Cross-Border Investment in Asia-Pacific Real Estate Soars to US$9.5 Billion Despite Global Uncertainty

SINGAPORE, May 5, 2025 – Cross-border investment in Asia-Pacific commercial real estate surged to US$9.5 billion in the first quarter of 2025, more than doubling year-on-year and marking a 116.7% increase, according to Knight Frank’s latest Asia-Pacific Capital Markets Insights. The spike in international capital flow comes even as global markets remain rattled by ongoing geopolitical tensions and uncertainty surrounding the United States’ trade policies.

The robust performance reflects investor resilience and a growing appetite for stable, income-generating assets across Japan, Australia, and South Korea. These three markets were flagged as top destinations for institutional investors, drawn by favourable currency conditions, resilient property sectors, and clearer interest rate outlooks.

“Asia-Pacific’s property market has started the year on a solid footing,” said Craig Shute, CEO, Asia-Pacific, Knight Frank. “We’re seeing international capital actively chasing opportunities, particularly in markets like Japan, where a weaker yen and reliable income streams offer a compelling case. As inflation pressures ease and interest rate trajectories become more predictable, investors are regaining the confidence to redeploy capital into real estate.”

Japan Leads the Pack with Record-Breaking Deal

Topping the charts for Q1 2025 was Blackstone’s landmark US$2.6 billion acquisition of Tokyo Garden Terrace Kioicho from Seibu Holdings. The deal marked not only the largest transaction of the quarter but also the biggest real estate acquisition by a foreign investor in Japan’s history, underlining the country’s enduring appeal as a global investment safe haven.

Japan’s office sector continues to thrive, buoyed by high occupancy rates and a deep-rooted office-based work culture. With construction costs surging, new developments have slowed, creating an attractive environment for existing property owners. Meanwhile, the retail space also drew significant investor interest, exemplified by Gaw Capital and Patience Capital Group’s over US$1 billion purchase of Tokyu Plaza Ginza in Tokyo’s upscale retail corridor.

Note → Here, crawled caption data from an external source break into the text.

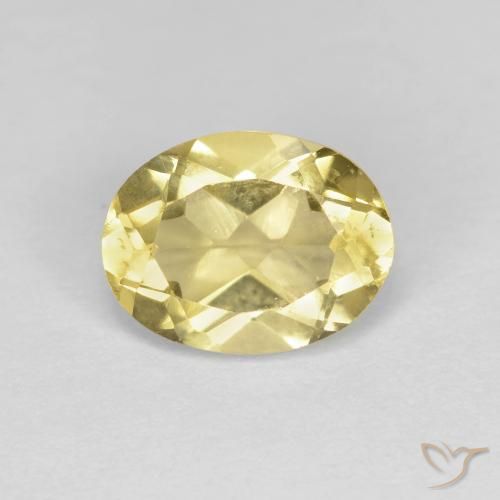 1.38ct 天然 浅土黄色 金绿柱石, 椭圆形, VS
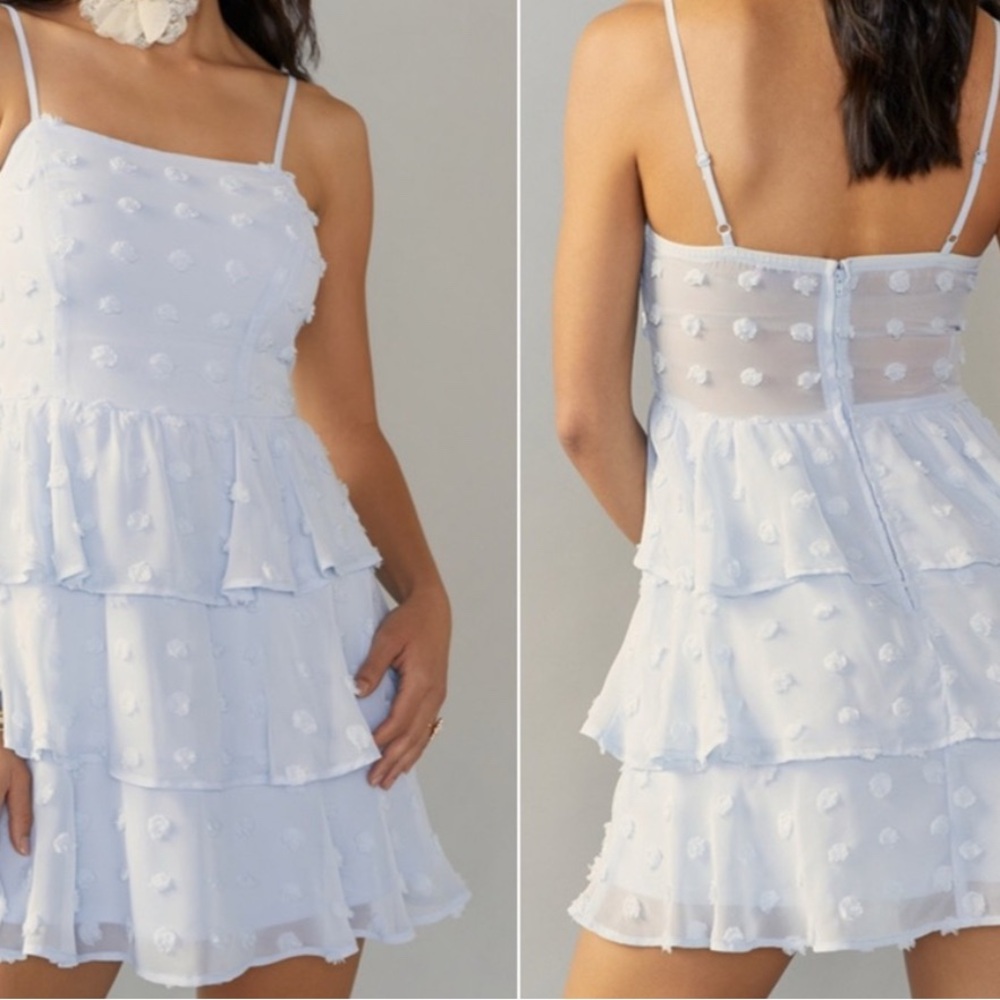 Ellianne Clip Dot Mini Dress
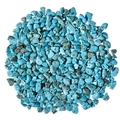 Irregular sky blue turquoise style gemstone beads with pre-drilled holes for DIY jewelry - Box of 200pcs / Turquoise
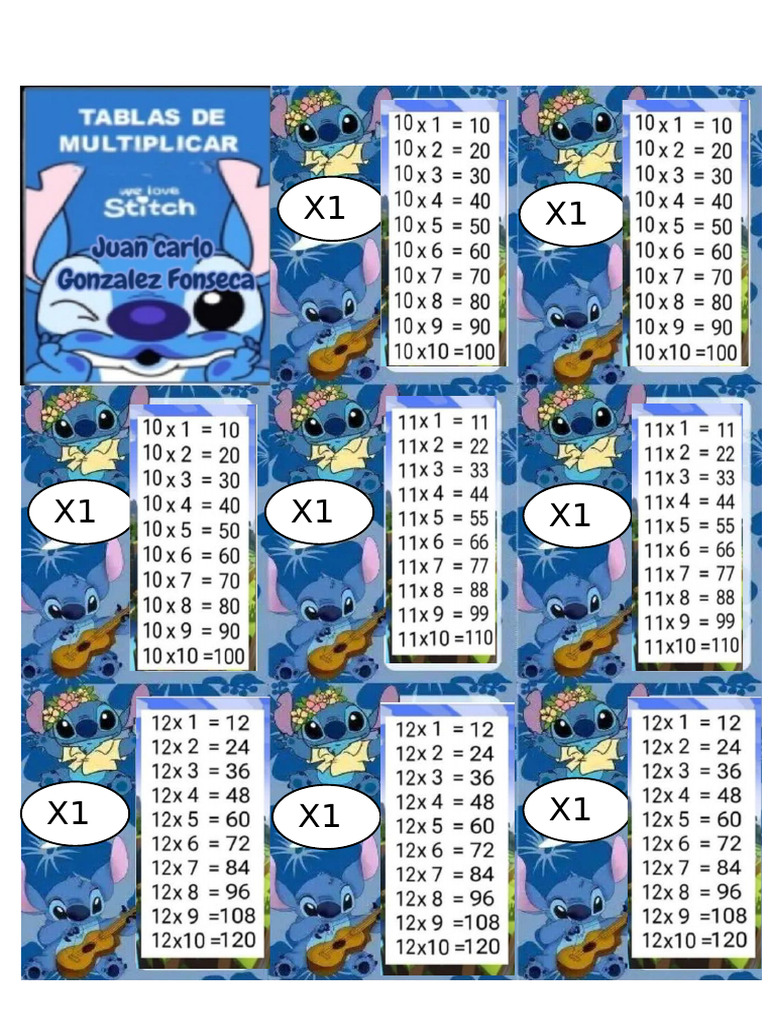 Stich Azul 12 Tabla | PDF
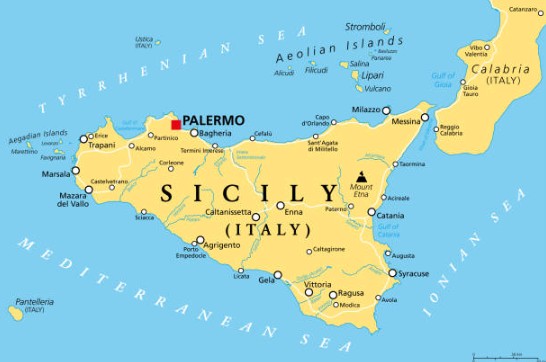 harta Sicilia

South Korea and Australia Also in the Spotlight

South Korea’s industrial real estate market has gained momentum among global investors, thanks to its resilience, rising lease activity, and limited availability of prime assets. The country is increasingly seen as a regional hub for logistics and advanced manufacturing, which aligns well with the shift towards e-commerce and smart supply chains.

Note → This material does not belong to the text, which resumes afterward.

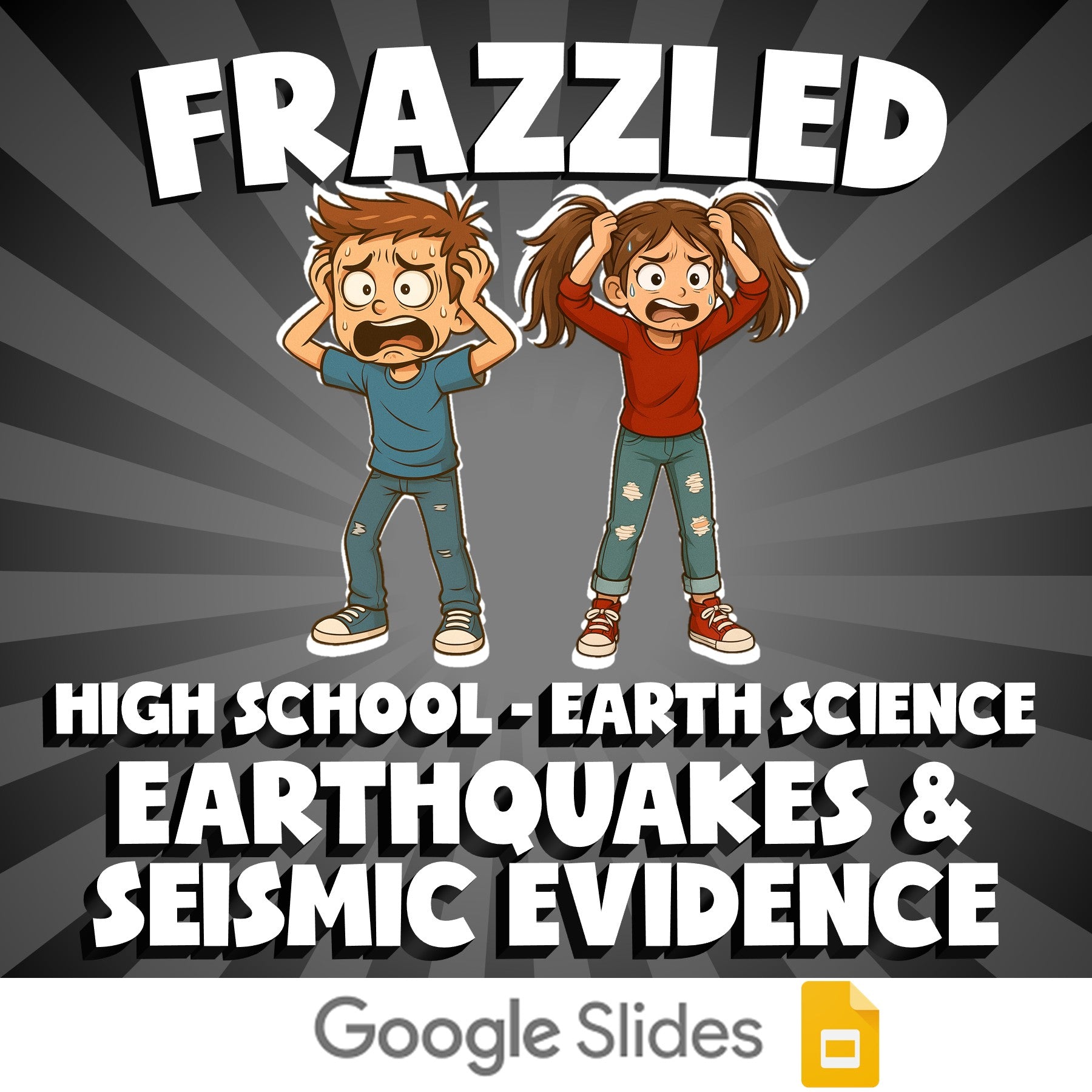 Earthquakes & Seismic Evidence FRAZZLED Game - No Prep Earth Science Review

Australia, on the other hand, witnessed a rebound in retail property investment, with volumes nearly tripling year-on-year to US$592 million. As inflationary concerns and interest rate volatility begin to subside, consumer sentiment has improved—pushing retail sales higher and re-establishing confidence in the sector.

Strong Start to Q2 Amid Cautious Optimism

Knight Frank notes that early Q2 figures indicate further upward momentum, with US$5.6 billion in deals already inked in the opening weeks. Falling interest rates and stabilised asset prices are creating a more attractive financing environment, especially for debt-backed acquisitions.

Still, global economic uncertainty lingers. Christine Li, Head of Research, Asia-Pacific at Knight Frank, warns that tariff volatility remains a wild card.

“While capital markets are showing encouraging signs of recovery, fluctuating tariff policies—particularly those involving the US—could introduce new challenges,” Li said. “A full-scale tariff implementation could reignite inflationary pressures, forcing the US Fed to reconsider its rate strategy, which may ultimately suppress global investment activity. Sectors like retail and industrial, closely tied to consumer sentiment and trade flows, are especially vulnerable.”

Office Sector Remains a Beacon of Stability

Despite these macroeconomic headwinds, the office segment across Asia-Pacific continues to offer steady returns. Japan and Australia, in particular, are seeing sustained rental growth and high occupancy rates, reinforcing the sector’s appeal to risk-averse institutional investors.

As structural advantages such as limited new supply and entrenched work patterns continue to support office market fundamentals, this asset class is expected to remain a cornerstone of cross-border investment strategies throughout 2025.

In an environment marked by geopolitical flux and shifting economic signals, Asia-Pacific’s commercial real estate sector is demonstrating a rare combination of resilience and opportunity—making it a bright spot on the global investment map.